De FAO heeft haar prognose voor de wereldgraanvoorraden aan het einde van het seizoen 2021 naar beneden bijgesteld tot 805 miljoen ton omdat de maïsvoorraden in China en de VS waarschijnlijk zullen afnemen, wat neerkomt op een daling van 2,3 % ten opzichte van de beginniveaus. De mondiale graanvoorraad/gebruiksratio zal naar verwachting 28,3 % bedragen, het laagste niveau in zeven jaar.

Voorspeld wordt dat de wereldhandel in granen in 2020/21 467 miljoen ton zal bedragen, wat neerkomt op een jaar-op-jaar groei van 5,9 %, waarbij de groei het sterkst wordt verwacht voor secundaire granen, vervolgens rijst en ten slotte tarwe.

De FAO heeft ook haar eerste vooruitzichten inzake vraag en aanbod voor tarwe in het komende seizoen 2021/22 bekendgemaakt. De productie wordt geraamd op 778,8 miljoen ton, of 0,5 % meer dan de raming voor 2020, gestimuleerd door een verwachte jaarlijkse stijging van de productie van de Europese Unie met 6 procent.

Voorspeld wordt dat het tarwegebruik in het nieuwe seizoen met 0,9 % zal toenemen tot 770 miljoen ton, terwijl de voorlopige prognose uitgaat van een toename van de wereldtarwevoorraden met 3 % procent tot een recordniveau van 293 miljoen ton aan het einde van de seizoenen in 2022, aangevoerd door een toename van de voorraden in China, terwijl de voorraden in de rest van Azië en Afrika hun laagste niveau sinds 2012/2013 zouden kunnen bereiken. Verwacht wordt dat de wereldhandel in tarwe in 2020/21 (juli/juni) met 1,8% zal krimpen tot 185 miljoen ton, waarbij de verwachte verminderde leveringen uit Australië, Canada, de Russische Federatie en de VS de toegenomen uitvoer uit Argentinië en de EU meer dan compenseren.

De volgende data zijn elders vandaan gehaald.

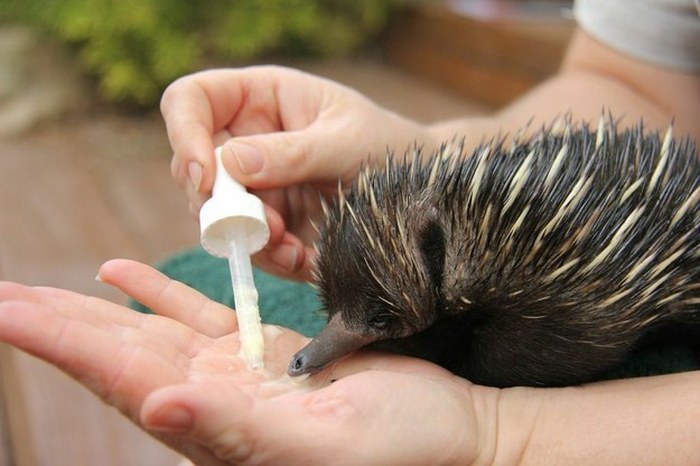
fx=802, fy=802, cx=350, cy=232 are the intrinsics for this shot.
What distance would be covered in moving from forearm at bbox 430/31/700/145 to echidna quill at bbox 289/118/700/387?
0.62 metres

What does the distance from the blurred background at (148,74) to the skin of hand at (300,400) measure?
1.32 m

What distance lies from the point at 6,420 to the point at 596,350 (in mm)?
1214

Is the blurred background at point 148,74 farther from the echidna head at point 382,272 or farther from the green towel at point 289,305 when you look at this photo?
the echidna head at point 382,272

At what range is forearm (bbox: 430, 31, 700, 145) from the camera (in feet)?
5.45

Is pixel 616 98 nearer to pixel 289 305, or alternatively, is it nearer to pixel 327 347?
pixel 289 305

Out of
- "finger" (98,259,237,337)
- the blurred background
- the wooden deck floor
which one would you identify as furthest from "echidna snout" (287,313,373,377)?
the blurred background

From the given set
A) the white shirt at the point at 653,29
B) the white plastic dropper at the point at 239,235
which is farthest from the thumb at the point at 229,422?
the white shirt at the point at 653,29

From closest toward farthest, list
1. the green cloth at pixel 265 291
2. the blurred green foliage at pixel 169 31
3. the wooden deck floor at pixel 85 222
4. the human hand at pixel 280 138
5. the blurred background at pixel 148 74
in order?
the human hand at pixel 280 138, the green cloth at pixel 265 291, the wooden deck floor at pixel 85 222, the blurred background at pixel 148 74, the blurred green foliage at pixel 169 31

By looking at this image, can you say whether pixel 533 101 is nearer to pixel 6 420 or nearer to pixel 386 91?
pixel 6 420

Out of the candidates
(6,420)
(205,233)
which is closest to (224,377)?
(205,233)

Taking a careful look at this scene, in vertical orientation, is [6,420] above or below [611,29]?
below

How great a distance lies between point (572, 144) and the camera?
3.50ft

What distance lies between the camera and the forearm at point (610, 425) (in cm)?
94

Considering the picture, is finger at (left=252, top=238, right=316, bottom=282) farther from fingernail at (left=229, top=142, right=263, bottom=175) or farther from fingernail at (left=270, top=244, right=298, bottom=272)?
fingernail at (left=229, top=142, right=263, bottom=175)
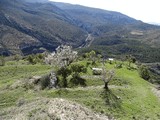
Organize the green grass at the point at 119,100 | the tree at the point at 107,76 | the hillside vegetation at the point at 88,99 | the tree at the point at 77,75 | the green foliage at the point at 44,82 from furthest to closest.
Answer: the tree at the point at 77,75 < the green foliage at the point at 44,82 < the tree at the point at 107,76 < the green grass at the point at 119,100 < the hillside vegetation at the point at 88,99

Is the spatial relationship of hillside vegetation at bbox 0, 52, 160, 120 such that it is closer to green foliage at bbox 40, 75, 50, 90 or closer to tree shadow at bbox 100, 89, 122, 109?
tree shadow at bbox 100, 89, 122, 109

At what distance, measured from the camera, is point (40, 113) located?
39.9 m

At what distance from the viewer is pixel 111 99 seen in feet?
175

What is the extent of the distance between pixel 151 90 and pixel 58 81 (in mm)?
21172

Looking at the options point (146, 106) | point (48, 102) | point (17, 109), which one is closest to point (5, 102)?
point (17, 109)

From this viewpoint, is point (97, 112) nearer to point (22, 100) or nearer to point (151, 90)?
point (22, 100)

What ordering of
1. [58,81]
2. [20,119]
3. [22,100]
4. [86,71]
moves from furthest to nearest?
[86,71] < [58,81] < [22,100] < [20,119]

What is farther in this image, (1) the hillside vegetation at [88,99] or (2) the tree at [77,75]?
(2) the tree at [77,75]

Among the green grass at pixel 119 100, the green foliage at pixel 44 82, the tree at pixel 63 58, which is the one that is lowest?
the green foliage at pixel 44 82

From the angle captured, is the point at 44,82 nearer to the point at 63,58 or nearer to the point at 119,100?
the point at 63,58

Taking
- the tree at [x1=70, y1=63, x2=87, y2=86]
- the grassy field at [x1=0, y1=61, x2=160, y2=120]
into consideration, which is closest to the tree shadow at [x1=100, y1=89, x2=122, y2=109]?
the grassy field at [x1=0, y1=61, x2=160, y2=120]

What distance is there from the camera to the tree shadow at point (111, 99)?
166ft

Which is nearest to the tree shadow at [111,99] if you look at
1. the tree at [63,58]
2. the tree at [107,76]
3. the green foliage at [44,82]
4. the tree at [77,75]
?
the tree at [107,76]

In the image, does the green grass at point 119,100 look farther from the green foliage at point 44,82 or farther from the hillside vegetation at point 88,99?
the green foliage at point 44,82
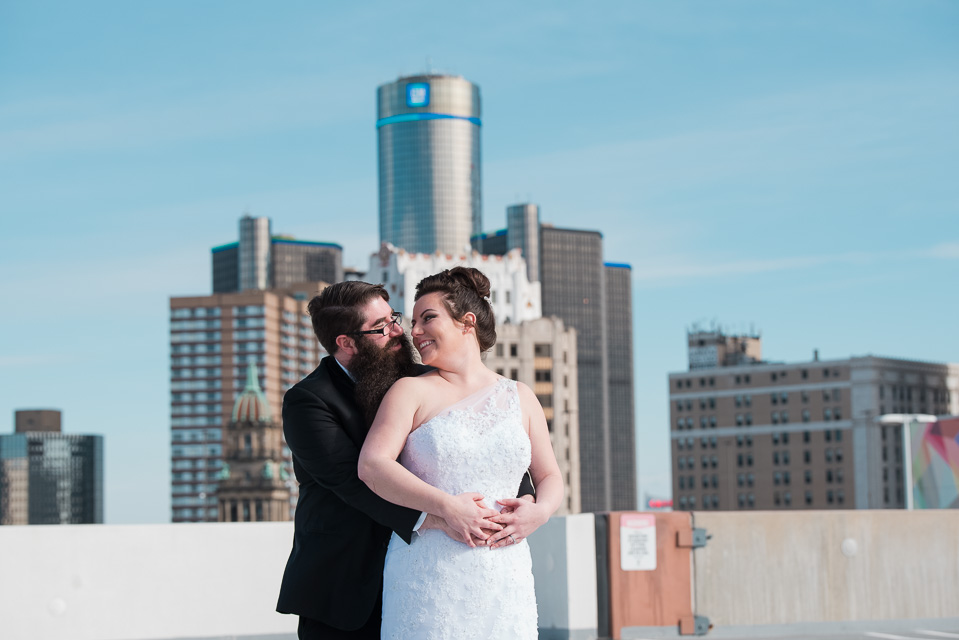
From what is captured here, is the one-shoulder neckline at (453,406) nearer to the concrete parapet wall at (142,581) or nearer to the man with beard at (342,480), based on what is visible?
the man with beard at (342,480)

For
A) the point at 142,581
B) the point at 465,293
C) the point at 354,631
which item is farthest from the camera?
the point at 142,581

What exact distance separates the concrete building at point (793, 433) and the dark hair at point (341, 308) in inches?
6172

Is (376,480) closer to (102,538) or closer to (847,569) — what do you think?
(102,538)

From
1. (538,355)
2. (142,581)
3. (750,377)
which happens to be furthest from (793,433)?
(142,581)

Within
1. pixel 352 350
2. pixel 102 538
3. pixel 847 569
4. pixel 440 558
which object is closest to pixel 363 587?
pixel 440 558

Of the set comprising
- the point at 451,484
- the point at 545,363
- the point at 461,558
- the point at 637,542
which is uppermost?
the point at 545,363

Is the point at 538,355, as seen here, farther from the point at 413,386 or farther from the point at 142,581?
the point at 413,386

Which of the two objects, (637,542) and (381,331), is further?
(637,542)

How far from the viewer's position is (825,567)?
13.2m

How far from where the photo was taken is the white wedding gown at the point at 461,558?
15.1 feet

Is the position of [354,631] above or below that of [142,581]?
above

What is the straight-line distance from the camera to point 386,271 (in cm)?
17650

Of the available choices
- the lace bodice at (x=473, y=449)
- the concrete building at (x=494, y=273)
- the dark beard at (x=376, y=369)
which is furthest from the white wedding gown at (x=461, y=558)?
the concrete building at (x=494, y=273)

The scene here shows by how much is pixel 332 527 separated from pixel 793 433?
164635 mm
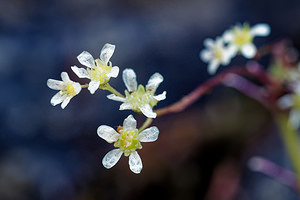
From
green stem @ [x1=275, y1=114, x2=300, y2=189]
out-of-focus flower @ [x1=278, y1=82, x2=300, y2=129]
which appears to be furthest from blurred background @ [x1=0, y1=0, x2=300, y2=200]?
out-of-focus flower @ [x1=278, y1=82, x2=300, y2=129]

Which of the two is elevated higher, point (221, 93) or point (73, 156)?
point (221, 93)

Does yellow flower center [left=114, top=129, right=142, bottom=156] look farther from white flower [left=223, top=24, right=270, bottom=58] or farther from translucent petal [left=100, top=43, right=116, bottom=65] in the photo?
white flower [left=223, top=24, right=270, bottom=58]

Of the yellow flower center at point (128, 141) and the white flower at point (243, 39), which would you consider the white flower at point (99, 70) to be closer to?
the yellow flower center at point (128, 141)

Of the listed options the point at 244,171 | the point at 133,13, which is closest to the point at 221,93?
the point at 244,171

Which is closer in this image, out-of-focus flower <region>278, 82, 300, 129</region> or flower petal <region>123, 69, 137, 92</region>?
flower petal <region>123, 69, 137, 92</region>

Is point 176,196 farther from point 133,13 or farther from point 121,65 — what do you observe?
point 133,13
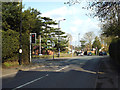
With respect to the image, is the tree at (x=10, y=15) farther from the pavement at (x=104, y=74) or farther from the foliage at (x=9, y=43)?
the pavement at (x=104, y=74)

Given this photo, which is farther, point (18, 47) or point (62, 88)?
point (18, 47)

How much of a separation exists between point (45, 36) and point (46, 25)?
3506mm

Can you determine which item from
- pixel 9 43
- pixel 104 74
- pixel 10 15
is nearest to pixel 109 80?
pixel 104 74

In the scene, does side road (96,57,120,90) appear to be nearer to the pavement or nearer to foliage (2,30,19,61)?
the pavement

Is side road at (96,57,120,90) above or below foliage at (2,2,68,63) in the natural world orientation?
below

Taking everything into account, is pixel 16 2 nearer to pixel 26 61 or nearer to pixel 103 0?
pixel 26 61

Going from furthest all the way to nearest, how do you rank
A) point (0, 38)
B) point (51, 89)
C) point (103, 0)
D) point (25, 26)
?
point (25, 26) → point (0, 38) → point (103, 0) → point (51, 89)

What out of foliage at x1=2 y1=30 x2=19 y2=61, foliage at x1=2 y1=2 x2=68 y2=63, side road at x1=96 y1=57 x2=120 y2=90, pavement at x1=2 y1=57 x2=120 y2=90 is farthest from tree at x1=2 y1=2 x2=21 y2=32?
side road at x1=96 y1=57 x2=120 y2=90

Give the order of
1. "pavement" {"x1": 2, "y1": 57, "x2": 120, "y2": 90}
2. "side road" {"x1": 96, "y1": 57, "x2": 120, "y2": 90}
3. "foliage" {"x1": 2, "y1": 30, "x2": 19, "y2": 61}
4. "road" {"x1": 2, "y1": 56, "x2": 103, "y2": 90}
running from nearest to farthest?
"road" {"x1": 2, "y1": 56, "x2": 103, "y2": 90} → "side road" {"x1": 96, "y1": 57, "x2": 120, "y2": 90} → "pavement" {"x1": 2, "y1": 57, "x2": 120, "y2": 90} → "foliage" {"x1": 2, "y1": 30, "x2": 19, "y2": 61}

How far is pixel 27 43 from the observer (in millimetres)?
25422

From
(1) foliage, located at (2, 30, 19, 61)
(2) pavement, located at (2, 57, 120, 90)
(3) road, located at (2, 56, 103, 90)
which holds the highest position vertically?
(1) foliage, located at (2, 30, 19, 61)

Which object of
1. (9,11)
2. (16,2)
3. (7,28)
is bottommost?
(7,28)

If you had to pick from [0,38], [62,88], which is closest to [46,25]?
[0,38]

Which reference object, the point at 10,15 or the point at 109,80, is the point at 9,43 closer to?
the point at 10,15
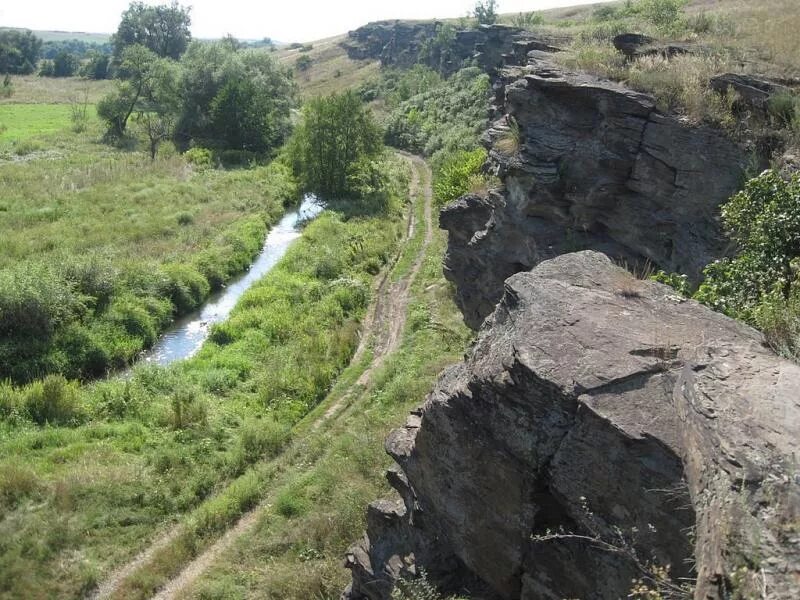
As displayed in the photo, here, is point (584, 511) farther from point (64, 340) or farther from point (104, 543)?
point (64, 340)

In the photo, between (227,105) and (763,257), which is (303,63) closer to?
(227,105)

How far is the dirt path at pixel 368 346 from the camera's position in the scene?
14.6m

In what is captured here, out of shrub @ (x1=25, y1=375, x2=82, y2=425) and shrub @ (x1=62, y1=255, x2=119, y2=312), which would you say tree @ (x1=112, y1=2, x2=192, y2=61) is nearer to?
shrub @ (x1=62, y1=255, x2=119, y2=312)

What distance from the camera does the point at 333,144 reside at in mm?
49625

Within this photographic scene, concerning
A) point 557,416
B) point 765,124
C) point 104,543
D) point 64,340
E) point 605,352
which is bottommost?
point 104,543

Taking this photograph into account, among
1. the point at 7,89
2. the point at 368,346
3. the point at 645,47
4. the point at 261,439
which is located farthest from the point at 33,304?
the point at 7,89

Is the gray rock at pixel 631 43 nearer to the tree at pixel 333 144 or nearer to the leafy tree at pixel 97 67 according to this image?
the tree at pixel 333 144

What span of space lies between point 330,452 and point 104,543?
6.19 meters

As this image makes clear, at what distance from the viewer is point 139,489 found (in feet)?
55.5

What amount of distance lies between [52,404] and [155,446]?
3906mm

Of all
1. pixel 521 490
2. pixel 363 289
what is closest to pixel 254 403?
pixel 363 289

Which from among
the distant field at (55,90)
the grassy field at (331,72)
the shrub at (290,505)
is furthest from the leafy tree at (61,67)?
the shrub at (290,505)

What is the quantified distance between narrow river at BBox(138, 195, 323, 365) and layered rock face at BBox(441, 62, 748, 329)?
13.2 meters

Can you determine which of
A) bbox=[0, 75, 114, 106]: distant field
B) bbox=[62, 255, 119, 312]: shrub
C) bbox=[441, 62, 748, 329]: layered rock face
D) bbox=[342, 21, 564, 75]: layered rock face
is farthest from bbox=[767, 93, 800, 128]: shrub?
bbox=[0, 75, 114, 106]: distant field
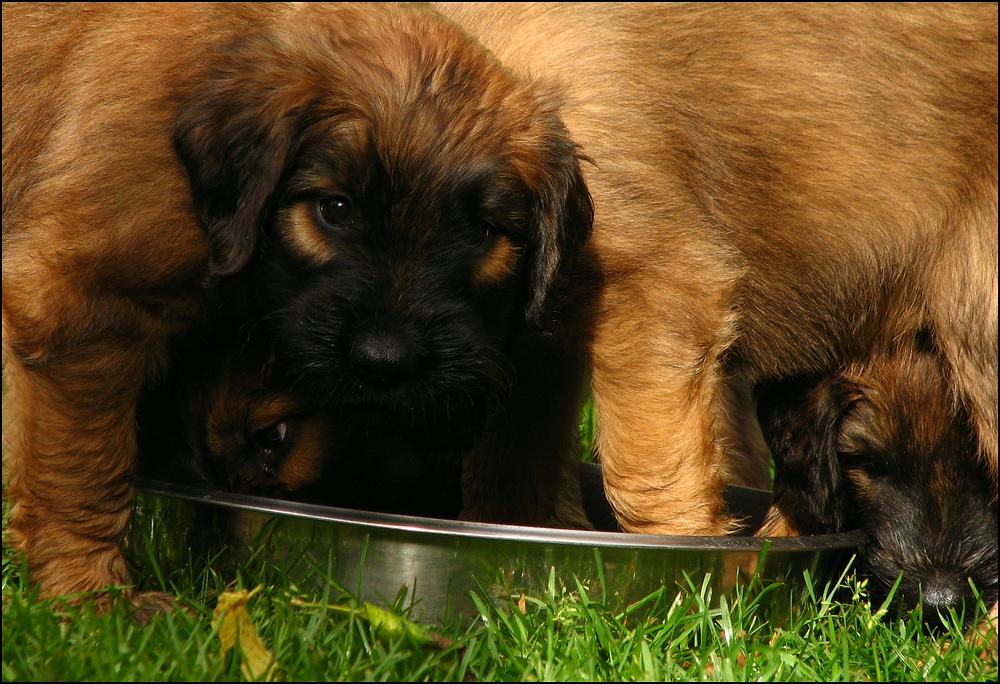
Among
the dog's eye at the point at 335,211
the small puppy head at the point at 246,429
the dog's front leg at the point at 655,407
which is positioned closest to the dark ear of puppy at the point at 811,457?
the dog's front leg at the point at 655,407

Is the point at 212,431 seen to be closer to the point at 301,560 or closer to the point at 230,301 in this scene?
the point at 230,301

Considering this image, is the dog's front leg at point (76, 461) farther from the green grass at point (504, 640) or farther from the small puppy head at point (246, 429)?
the small puppy head at point (246, 429)

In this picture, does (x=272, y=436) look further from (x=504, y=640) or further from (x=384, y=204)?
(x=504, y=640)

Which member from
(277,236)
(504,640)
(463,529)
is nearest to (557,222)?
(277,236)

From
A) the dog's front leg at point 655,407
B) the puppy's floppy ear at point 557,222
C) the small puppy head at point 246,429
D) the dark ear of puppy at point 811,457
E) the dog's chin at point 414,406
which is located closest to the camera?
the dog's chin at point 414,406

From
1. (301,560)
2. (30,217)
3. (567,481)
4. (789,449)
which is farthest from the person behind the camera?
(567,481)

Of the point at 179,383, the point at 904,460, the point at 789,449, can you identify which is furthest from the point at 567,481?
the point at 179,383

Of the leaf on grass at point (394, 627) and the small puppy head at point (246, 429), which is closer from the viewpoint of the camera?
the leaf on grass at point (394, 627)
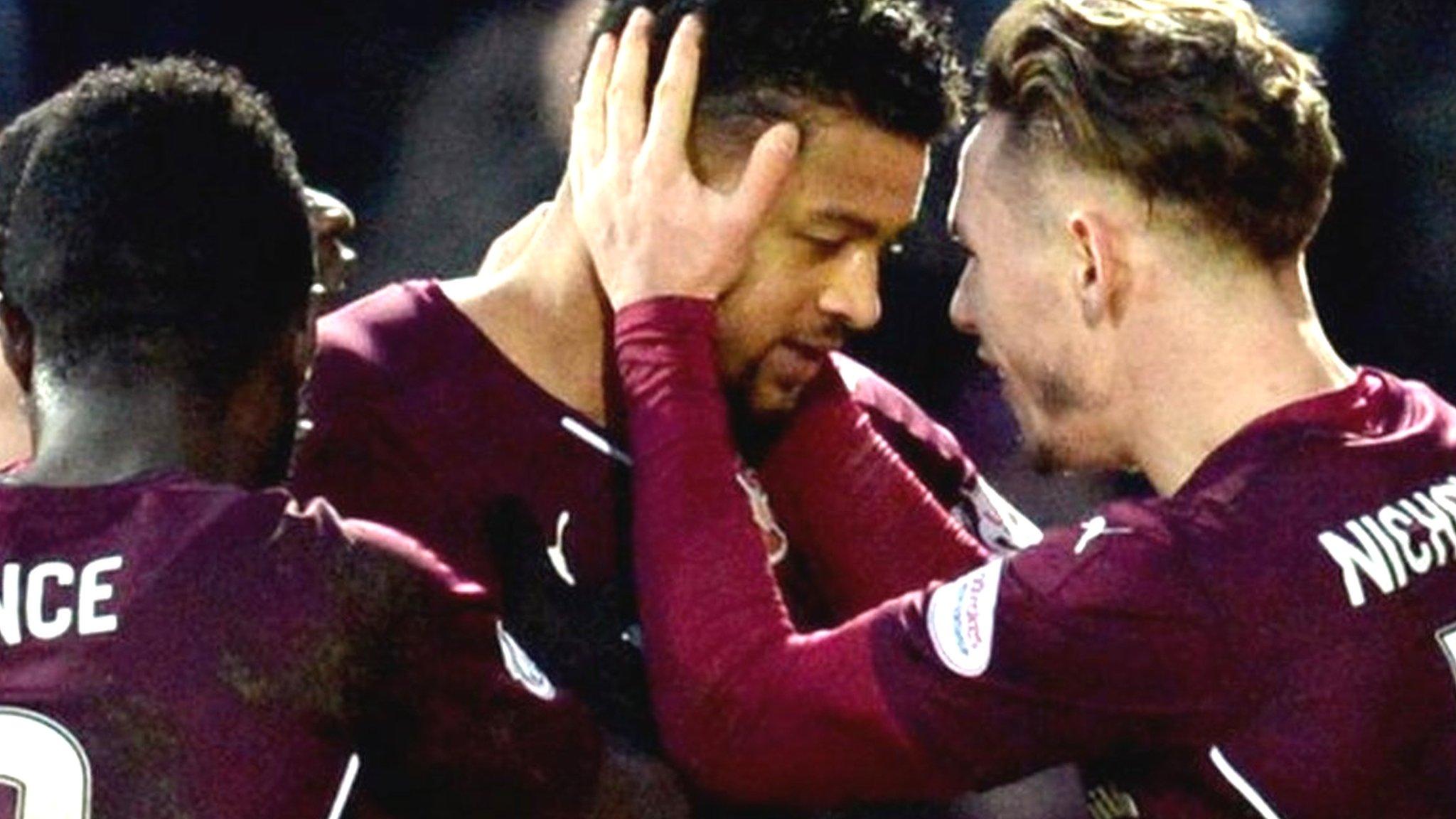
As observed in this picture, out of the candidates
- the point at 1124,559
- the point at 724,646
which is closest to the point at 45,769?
the point at 724,646

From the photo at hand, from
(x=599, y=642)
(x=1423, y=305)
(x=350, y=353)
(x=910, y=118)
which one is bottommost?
(x=1423, y=305)

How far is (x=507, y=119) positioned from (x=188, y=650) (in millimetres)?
2338

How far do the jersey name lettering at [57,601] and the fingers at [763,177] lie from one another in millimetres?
635

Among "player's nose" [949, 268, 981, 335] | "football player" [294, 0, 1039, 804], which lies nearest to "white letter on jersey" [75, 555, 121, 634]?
"football player" [294, 0, 1039, 804]

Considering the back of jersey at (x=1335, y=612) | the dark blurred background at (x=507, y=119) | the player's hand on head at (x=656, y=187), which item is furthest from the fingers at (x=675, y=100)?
the dark blurred background at (x=507, y=119)

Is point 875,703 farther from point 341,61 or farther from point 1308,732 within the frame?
point 341,61

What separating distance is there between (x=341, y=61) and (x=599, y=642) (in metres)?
2.02

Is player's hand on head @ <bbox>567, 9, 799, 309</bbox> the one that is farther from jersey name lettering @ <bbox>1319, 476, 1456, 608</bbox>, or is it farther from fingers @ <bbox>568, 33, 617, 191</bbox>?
jersey name lettering @ <bbox>1319, 476, 1456, 608</bbox>

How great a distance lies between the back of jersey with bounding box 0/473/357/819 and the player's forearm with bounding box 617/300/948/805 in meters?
0.36

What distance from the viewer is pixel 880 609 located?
8.57ft

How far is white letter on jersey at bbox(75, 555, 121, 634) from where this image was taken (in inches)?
89.7

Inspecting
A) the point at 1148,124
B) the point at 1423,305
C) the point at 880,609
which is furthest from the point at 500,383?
the point at 1423,305

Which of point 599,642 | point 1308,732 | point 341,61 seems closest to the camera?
point 1308,732

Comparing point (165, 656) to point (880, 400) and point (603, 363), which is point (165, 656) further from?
point (880, 400)
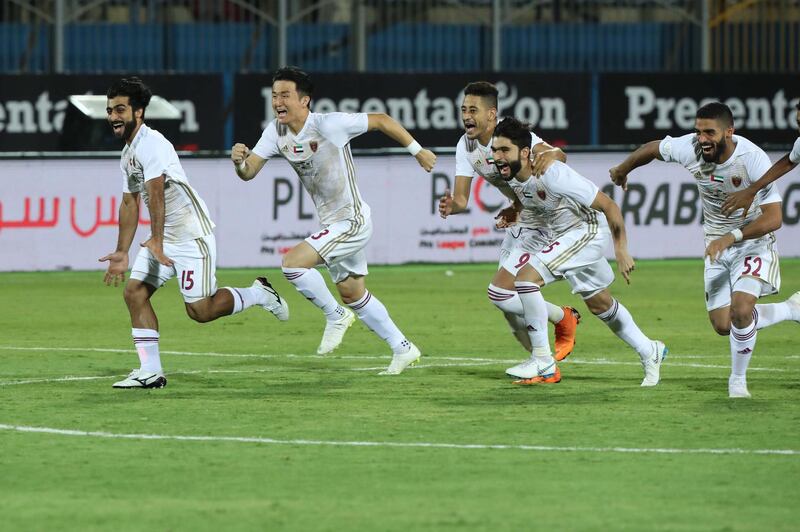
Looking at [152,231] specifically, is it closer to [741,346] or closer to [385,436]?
[385,436]

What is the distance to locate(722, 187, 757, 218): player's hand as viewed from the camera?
1004 centimetres

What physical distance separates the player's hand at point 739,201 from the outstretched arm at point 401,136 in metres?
1.93

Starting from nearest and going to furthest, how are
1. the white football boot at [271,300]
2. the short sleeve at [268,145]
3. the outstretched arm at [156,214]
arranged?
the outstretched arm at [156,214], the short sleeve at [268,145], the white football boot at [271,300]

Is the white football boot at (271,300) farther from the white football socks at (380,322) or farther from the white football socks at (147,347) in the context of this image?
the white football socks at (147,347)

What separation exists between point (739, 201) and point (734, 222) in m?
0.50

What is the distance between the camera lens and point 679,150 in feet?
34.4

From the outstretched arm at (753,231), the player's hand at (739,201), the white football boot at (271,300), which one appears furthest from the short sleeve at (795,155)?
the white football boot at (271,300)

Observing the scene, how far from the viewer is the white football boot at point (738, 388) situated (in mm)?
10117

De eerste vooruitzichten voor de mondiale productie van secundaire granen in 2021 wijzen op een waarschijnlijke groei voor het derde opeenvolgende jaar, aangevoerd door de verwachte toename van het beplante areaal in Brazilië, China, Oekraïne en de VS en door een herstel van de oogsten in de EU. Ook in Zuid-Afrika en de buurlanden worden aanzienlijke productiestijgingen voorspeld.